* BEGIN Provided records *

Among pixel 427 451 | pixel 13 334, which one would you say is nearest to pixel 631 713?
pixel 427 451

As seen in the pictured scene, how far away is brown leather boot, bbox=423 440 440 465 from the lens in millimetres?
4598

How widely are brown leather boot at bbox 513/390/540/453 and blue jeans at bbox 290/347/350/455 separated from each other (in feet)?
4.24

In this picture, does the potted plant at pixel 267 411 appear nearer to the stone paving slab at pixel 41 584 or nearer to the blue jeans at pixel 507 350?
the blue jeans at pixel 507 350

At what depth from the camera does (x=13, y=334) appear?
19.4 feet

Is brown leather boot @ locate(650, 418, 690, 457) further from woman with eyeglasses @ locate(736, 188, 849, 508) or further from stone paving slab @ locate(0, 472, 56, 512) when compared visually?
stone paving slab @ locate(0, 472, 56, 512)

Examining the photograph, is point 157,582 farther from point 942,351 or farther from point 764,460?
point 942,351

* END Provided records *
* BEGIN Provided records *

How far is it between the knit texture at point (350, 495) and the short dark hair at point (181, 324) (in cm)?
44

* END Provided records *
* BEGIN Provided records *

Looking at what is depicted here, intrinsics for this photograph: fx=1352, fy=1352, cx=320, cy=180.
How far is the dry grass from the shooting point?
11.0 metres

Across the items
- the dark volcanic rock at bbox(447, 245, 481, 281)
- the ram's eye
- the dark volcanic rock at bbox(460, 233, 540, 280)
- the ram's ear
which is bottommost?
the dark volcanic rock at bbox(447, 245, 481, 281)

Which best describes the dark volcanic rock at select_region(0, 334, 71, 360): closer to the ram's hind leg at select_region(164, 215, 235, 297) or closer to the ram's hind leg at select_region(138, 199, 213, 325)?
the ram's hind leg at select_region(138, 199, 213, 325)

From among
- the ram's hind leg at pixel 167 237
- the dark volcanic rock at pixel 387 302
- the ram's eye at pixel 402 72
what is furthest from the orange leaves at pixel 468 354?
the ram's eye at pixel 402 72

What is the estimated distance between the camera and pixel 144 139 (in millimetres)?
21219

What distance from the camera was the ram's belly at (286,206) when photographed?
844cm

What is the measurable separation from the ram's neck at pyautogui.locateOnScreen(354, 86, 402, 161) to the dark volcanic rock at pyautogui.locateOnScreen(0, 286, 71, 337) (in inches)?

* END Provided records *

Work to be completed: Rewrite the records from the line containing "Looking at what" through the line containing "What is the measurable" as a Markdown table with the columns Row and Line, leaving out blank lines.

Result for this task:
| Row | Line |
|---|---|
| 1 | Looking at what is depicted here, intrinsics for this photograph: fx=1352, fy=1352, cx=320, cy=180. |
| 2 | How far is the dry grass from the shooting point? |
| 3 | 11.0 metres |
| 4 | Across the items |
| 5 | - the dark volcanic rock at bbox(447, 245, 481, 281) |
| 6 | - the ram's eye |
| 7 | - the dark volcanic rock at bbox(460, 233, 540, 280) |
| 8 | - the ram's ear |
| 9 | which is bottommost? |
| 10 | the dark volcanic rock at bbox(447, 245, 481, 281) |
| 11 | Which best describes the dark volcanic rock at select_region(0, 334, 71, 360): closer to the ram's hind leg at select_region(164, 215, 235, 297) or closer to the ram's hind leg at select_region(138, 199, 213, 325)? |
| 12 | the ram's hind leg at select_region(138, 199, 213, 325) |
| 13 | From among |
| 14 | - the ram's hind leg at pixel 167 237 |
| 15 | - the dark volcanic rock at pixel 387 302 |
| 16 | - the ram's eye at pixel 402 72 |
| 17 | what is furthest from the orange leaves at pixel 468 354? |
| 18 | the ram's eye at pixel 402 72 |
| 19 | What is the estimated distance between the camera and pixel 144 139 (in millimetres)? |
| 20 | 21219 |
| 21 | What distance from the camera was the ram's belly at (286,206) when photographed? |
| 22 | 844cm |
| 23 | What is the measurable separation from the ram's neck at pyautogui.locateOnScreen(354, 86, 402, 161) to the dark volcanic rock at pyautogui.locateOnScreen(0, 286, 71, 337) (in inches)? |